Aim of the exercise:
Show all lines containing "hover" from the data below.

********************

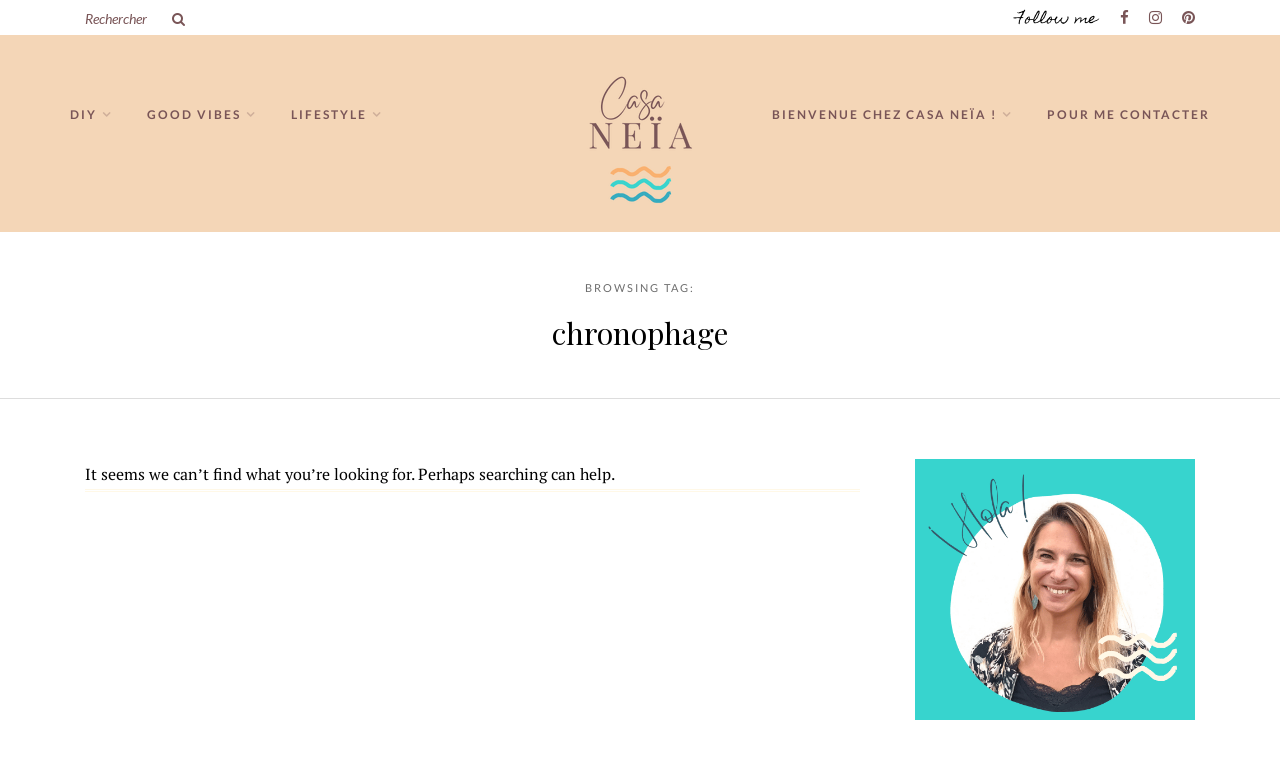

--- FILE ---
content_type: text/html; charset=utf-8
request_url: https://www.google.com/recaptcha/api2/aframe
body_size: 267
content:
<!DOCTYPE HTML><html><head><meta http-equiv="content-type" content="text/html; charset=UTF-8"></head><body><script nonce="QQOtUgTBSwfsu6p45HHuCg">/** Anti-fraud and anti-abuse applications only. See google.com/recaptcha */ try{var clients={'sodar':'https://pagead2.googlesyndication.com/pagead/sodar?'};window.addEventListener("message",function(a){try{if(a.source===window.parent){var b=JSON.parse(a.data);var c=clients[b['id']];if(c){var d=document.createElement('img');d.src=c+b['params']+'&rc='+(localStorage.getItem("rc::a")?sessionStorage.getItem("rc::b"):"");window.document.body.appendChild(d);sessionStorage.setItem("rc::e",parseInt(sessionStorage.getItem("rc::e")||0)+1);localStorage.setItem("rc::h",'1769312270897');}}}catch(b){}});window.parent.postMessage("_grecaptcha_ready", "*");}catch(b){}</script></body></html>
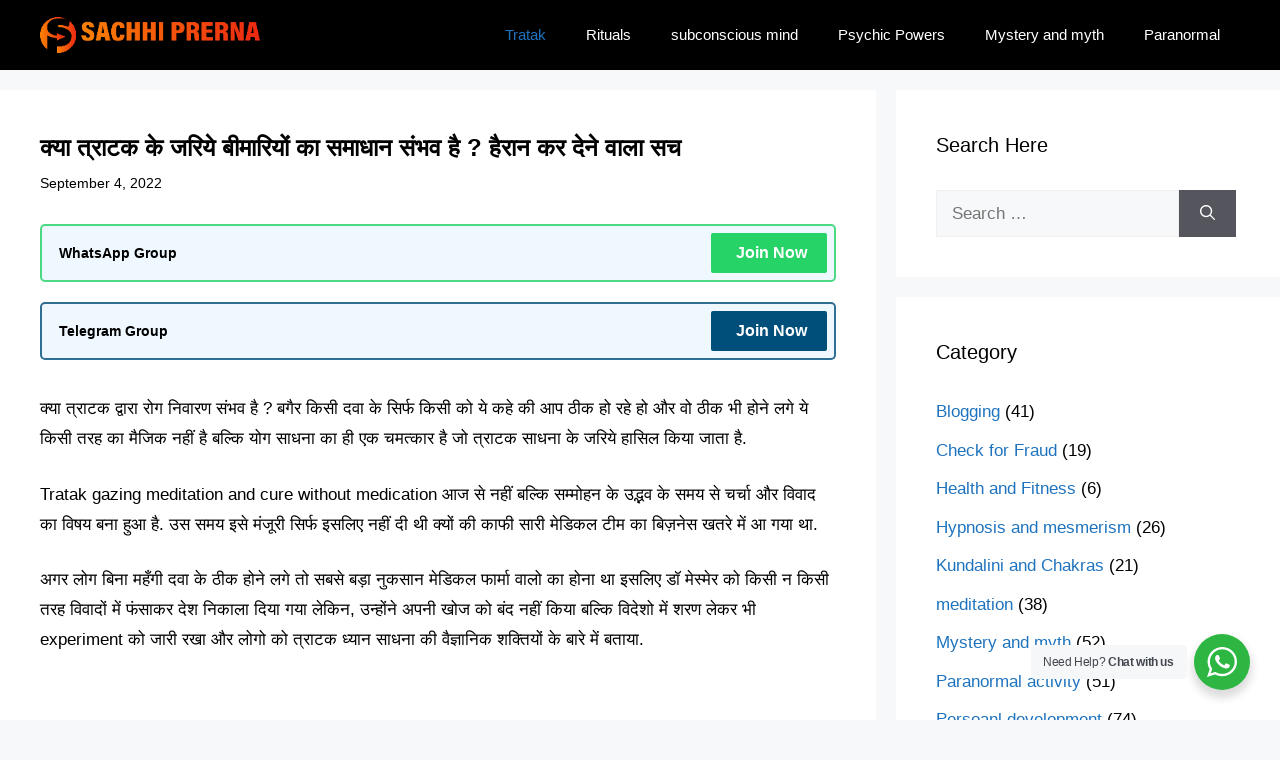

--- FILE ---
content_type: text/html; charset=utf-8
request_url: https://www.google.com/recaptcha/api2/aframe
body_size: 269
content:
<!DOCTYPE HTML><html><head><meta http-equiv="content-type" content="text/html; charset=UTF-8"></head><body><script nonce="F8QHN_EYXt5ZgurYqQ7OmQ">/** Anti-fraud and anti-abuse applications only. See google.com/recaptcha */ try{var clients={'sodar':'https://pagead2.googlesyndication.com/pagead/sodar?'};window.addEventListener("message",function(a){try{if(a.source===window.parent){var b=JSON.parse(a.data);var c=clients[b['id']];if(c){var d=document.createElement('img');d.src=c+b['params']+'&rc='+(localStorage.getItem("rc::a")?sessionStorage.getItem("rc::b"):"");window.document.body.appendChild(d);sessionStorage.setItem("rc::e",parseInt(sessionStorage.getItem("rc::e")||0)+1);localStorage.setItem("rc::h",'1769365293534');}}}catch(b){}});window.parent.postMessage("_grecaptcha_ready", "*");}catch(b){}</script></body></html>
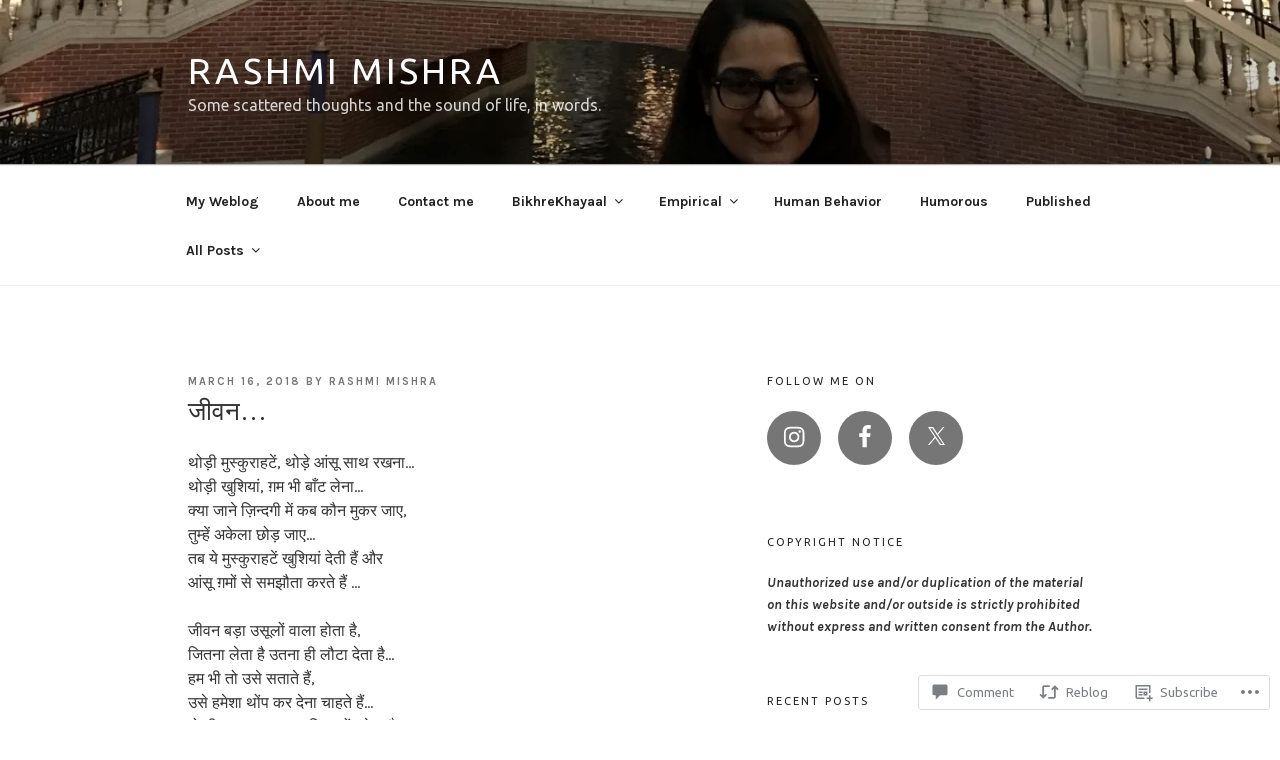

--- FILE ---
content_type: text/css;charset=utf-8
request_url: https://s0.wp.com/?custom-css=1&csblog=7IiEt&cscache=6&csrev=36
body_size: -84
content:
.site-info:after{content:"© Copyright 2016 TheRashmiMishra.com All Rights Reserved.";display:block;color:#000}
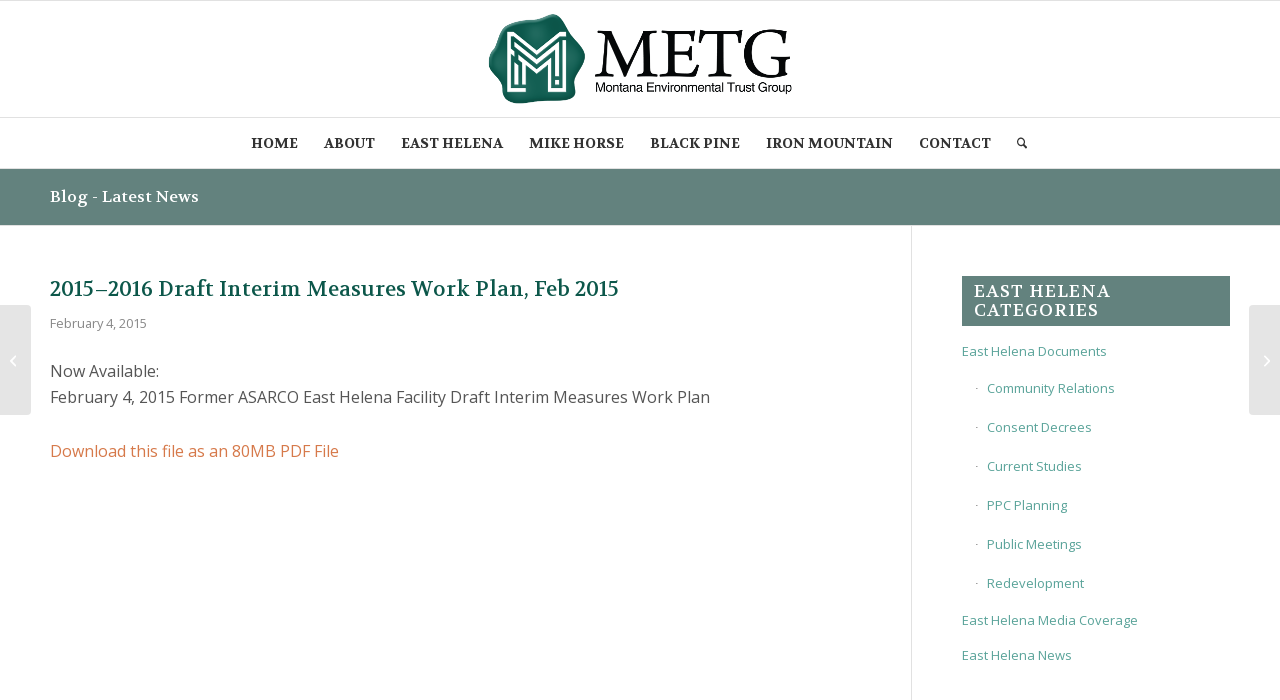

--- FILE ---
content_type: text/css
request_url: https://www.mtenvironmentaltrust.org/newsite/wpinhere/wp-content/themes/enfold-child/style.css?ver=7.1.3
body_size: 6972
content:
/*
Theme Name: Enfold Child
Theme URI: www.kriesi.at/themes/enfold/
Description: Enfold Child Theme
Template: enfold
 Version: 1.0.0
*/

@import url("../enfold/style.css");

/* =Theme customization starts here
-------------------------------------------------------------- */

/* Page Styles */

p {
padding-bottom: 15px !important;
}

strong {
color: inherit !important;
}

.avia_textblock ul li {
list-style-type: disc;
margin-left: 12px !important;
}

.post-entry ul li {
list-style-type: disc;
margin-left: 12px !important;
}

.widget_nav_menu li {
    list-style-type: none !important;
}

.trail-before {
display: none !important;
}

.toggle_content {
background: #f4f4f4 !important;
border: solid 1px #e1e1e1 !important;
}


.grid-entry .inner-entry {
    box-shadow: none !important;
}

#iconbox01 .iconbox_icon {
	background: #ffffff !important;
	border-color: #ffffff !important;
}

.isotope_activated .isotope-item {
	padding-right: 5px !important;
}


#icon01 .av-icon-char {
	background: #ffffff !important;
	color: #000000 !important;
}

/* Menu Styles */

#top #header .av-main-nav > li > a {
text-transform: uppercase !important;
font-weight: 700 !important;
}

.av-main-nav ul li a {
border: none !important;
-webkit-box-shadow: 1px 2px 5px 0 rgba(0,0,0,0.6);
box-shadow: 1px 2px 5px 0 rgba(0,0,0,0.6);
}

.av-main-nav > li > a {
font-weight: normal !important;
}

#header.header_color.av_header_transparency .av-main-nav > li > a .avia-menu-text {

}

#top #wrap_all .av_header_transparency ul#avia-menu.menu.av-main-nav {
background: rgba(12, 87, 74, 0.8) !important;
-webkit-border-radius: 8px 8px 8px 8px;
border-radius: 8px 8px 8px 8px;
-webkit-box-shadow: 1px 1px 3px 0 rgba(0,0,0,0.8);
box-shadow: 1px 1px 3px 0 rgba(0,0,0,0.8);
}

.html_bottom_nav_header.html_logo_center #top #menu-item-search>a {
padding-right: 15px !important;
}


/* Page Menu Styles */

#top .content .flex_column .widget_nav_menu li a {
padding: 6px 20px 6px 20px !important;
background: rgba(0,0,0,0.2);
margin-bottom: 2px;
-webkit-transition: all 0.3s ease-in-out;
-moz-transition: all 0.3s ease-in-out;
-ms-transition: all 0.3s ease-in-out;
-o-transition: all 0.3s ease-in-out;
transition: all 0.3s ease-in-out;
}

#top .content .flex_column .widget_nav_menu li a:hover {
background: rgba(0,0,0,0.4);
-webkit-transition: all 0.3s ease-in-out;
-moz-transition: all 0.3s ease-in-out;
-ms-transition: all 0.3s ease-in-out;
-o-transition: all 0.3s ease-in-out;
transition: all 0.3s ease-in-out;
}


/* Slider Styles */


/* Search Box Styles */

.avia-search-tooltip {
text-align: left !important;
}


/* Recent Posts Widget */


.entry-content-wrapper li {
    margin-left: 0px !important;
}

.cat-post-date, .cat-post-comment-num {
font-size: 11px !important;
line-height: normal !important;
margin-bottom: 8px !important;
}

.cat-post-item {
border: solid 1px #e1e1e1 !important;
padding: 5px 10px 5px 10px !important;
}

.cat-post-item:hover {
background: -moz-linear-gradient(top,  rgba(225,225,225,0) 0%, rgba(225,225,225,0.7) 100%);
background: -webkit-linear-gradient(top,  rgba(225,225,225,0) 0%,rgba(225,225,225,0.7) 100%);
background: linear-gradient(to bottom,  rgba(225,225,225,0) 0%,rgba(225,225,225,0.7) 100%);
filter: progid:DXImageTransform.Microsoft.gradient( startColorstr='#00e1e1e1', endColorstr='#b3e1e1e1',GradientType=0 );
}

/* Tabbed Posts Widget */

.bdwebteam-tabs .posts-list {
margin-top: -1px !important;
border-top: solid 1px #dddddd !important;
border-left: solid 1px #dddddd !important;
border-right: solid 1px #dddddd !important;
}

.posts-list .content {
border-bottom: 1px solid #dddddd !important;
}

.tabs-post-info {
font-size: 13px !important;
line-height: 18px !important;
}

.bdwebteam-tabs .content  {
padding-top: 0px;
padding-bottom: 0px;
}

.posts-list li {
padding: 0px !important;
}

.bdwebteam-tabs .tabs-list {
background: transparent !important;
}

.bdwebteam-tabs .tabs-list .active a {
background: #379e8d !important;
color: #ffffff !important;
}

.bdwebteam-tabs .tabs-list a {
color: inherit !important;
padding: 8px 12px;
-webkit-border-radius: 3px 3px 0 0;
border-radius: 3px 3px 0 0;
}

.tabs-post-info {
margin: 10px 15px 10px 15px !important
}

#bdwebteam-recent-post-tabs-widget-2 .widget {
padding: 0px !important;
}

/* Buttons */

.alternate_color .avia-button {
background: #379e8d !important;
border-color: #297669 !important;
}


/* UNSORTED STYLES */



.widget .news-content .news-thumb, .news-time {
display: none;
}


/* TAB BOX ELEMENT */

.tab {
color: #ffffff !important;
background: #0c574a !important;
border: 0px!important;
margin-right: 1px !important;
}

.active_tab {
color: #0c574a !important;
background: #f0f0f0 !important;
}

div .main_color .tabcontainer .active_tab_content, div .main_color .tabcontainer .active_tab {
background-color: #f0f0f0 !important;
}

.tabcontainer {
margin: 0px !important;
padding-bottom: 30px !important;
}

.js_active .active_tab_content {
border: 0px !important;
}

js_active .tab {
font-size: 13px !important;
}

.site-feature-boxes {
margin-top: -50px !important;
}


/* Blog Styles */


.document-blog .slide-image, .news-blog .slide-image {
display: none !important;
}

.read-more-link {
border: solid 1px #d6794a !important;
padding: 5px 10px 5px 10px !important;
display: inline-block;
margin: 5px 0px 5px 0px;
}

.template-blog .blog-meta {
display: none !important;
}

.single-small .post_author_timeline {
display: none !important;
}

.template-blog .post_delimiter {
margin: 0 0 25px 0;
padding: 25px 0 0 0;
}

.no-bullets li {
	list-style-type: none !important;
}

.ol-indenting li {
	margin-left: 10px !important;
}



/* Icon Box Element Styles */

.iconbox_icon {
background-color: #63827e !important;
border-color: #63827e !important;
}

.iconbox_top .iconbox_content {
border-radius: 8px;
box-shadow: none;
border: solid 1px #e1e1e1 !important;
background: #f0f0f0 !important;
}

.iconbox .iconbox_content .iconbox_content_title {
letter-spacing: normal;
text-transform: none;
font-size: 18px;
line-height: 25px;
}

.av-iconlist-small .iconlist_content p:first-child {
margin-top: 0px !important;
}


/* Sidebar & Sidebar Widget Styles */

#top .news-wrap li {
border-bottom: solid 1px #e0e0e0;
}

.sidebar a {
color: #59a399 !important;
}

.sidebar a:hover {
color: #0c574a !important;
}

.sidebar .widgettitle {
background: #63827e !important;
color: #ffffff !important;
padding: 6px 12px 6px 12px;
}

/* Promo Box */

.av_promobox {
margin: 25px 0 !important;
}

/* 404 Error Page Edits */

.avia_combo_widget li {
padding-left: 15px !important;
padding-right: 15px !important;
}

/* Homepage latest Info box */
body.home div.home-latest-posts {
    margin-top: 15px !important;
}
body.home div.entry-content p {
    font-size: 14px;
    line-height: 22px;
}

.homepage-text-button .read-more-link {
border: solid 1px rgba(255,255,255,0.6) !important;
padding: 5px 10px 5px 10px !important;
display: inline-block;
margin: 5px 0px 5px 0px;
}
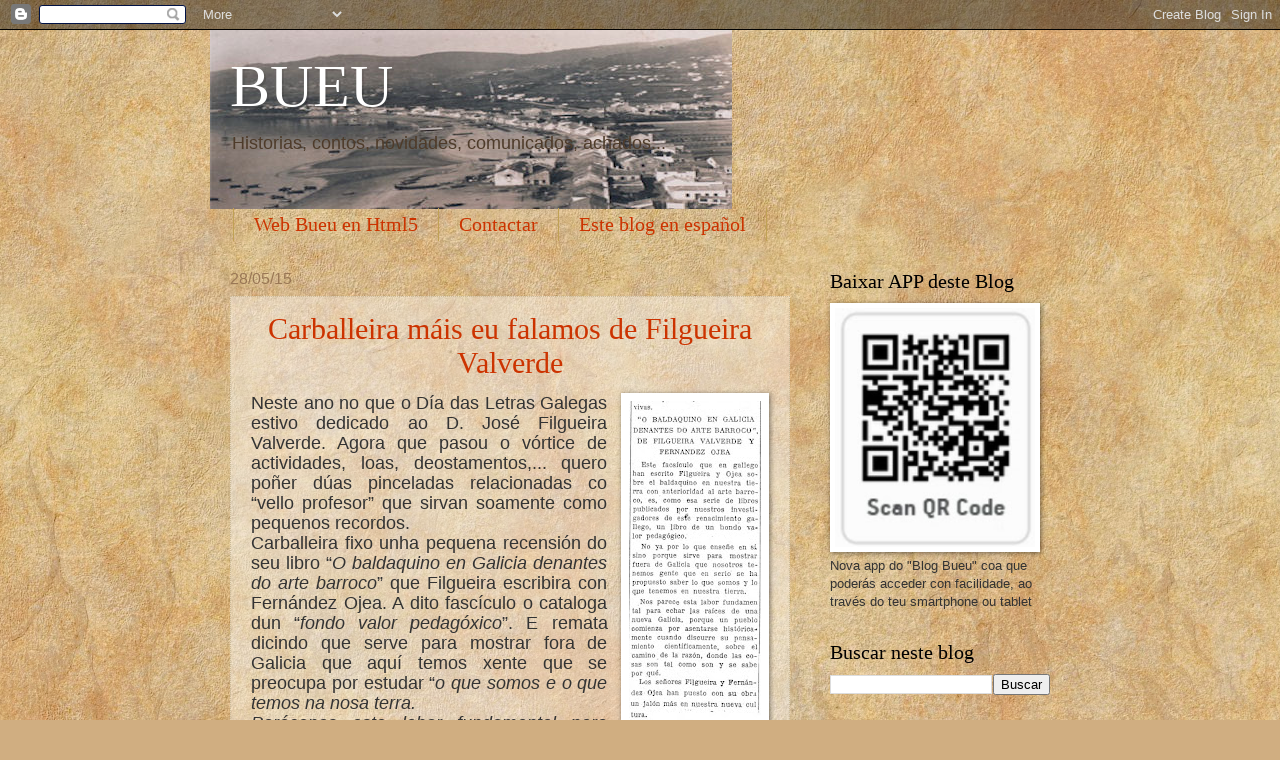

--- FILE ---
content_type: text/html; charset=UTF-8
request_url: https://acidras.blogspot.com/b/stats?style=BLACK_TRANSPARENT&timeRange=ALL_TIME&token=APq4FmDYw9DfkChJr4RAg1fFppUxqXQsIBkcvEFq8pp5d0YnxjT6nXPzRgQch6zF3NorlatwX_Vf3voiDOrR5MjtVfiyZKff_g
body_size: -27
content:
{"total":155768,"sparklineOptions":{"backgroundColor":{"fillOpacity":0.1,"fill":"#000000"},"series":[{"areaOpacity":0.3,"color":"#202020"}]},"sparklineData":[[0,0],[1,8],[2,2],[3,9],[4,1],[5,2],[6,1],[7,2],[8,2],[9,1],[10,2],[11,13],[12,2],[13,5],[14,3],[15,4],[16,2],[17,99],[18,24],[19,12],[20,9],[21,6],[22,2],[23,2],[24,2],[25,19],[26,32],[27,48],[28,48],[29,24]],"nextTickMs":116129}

********************

Answer for this exercise:
#top .content .flex_column .widget_nav_menu li a:hover {
.cat-post-item:hover {
.sidebar a:hover {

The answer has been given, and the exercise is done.